++++ Records for the task ++++

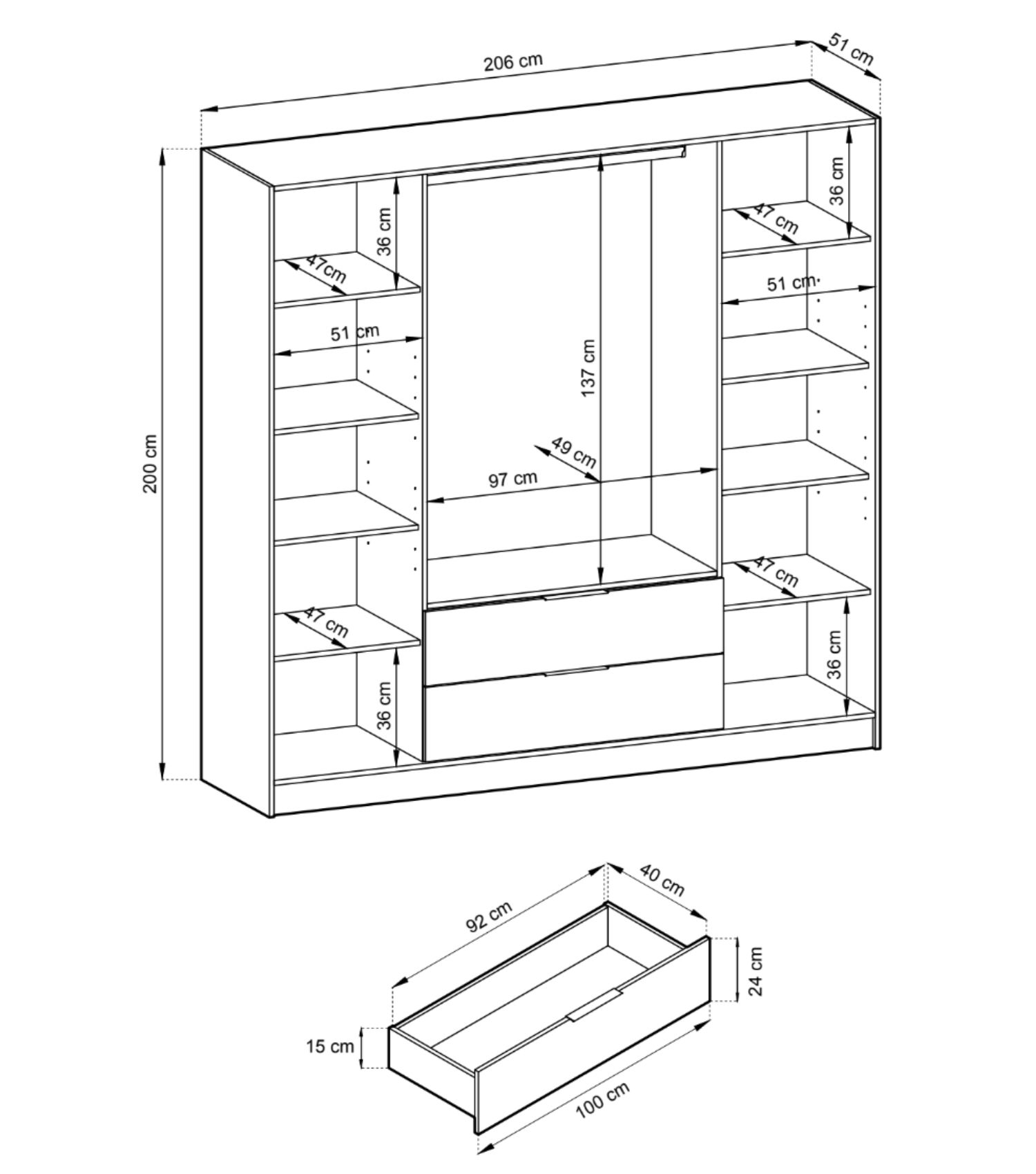 206 cm
51 cm
200 cm
36 cm
47cm
51 cm
47 cm
36 cm
137 cm
49 cm
97 cm
36 cm
47 cm
51 cm
47 cm
36 cm
92 cm
40 cm
24 cm
15 cm
100 cm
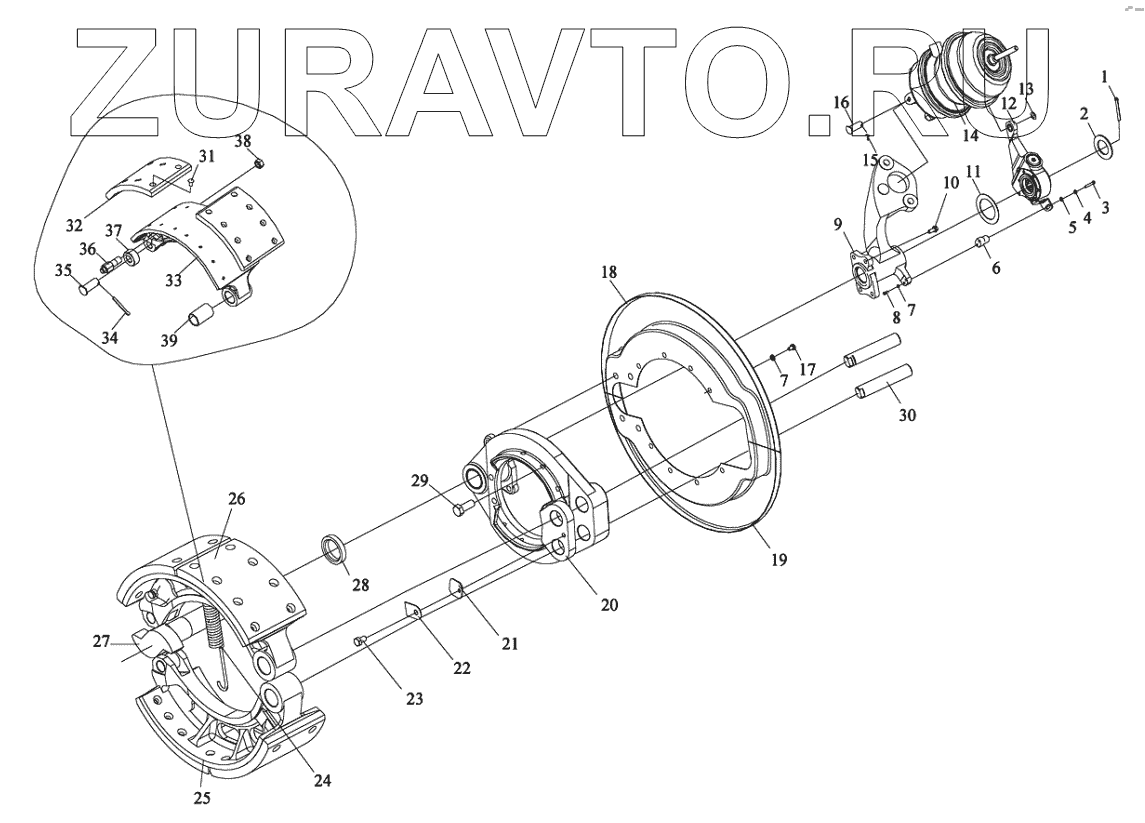 ZURAVTO.RU

1
2
3
4
5
6
7
8
9
10
11
12
13
14
15
16
17
7
18
19
20
21
22
23
24
25
26
27
28
29
30
31
32
33
34
35
36
37
38
39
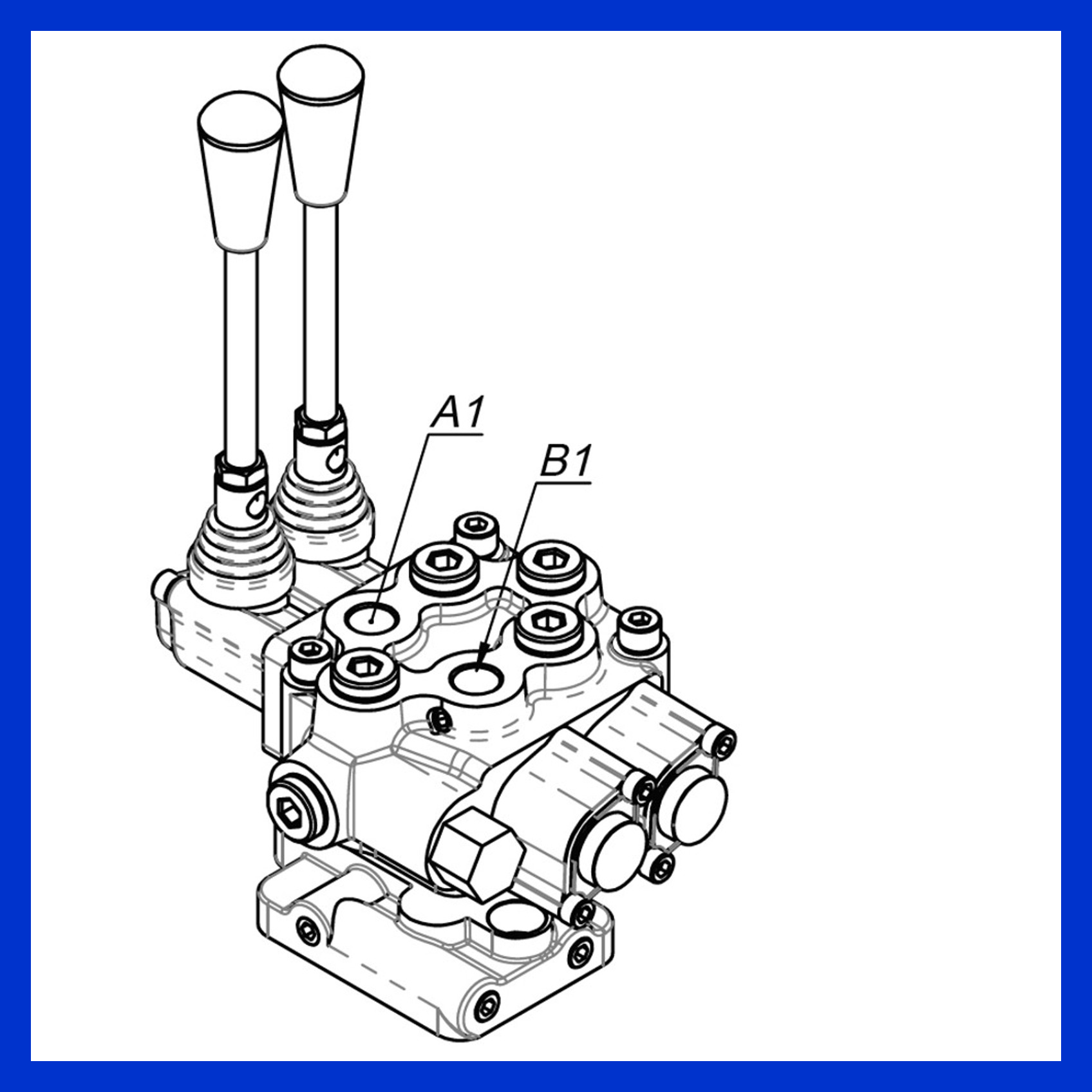 A1

B1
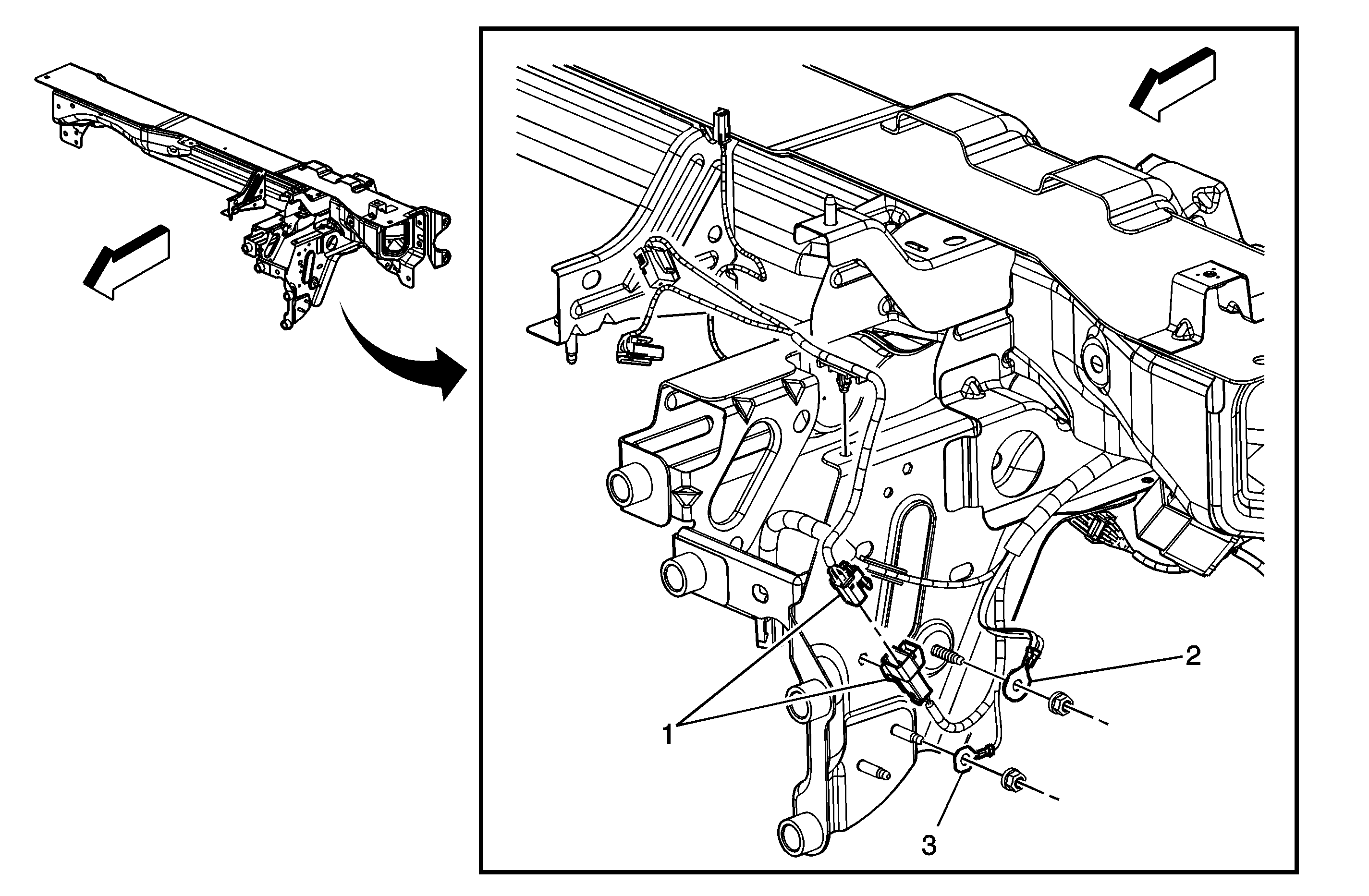 2

1

3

++++

— What this task involves —
Exactly repeat the data above; the pictures do not belong in your copy.

— Completed exercise —
 206 cm
51 cm
200 cm
36 cm
47cm
51 cm
47 cm
36 cm
137 cm
49 cm
97 cm
36 cm
47 cm
51 cm
47 cm
36 cm
92 cm
40 cm
24 cm
15 cm
100 cm
 ZURAVTO.RU

1
2
3
4
5
6
7
8
9
10
11
12
13
14
15
16
17
7
18
19
20
21
22
23
24
25
26
27
28
29
30
31
32
33
34
35
36
37
38
39
 A1

B1
 2

1

3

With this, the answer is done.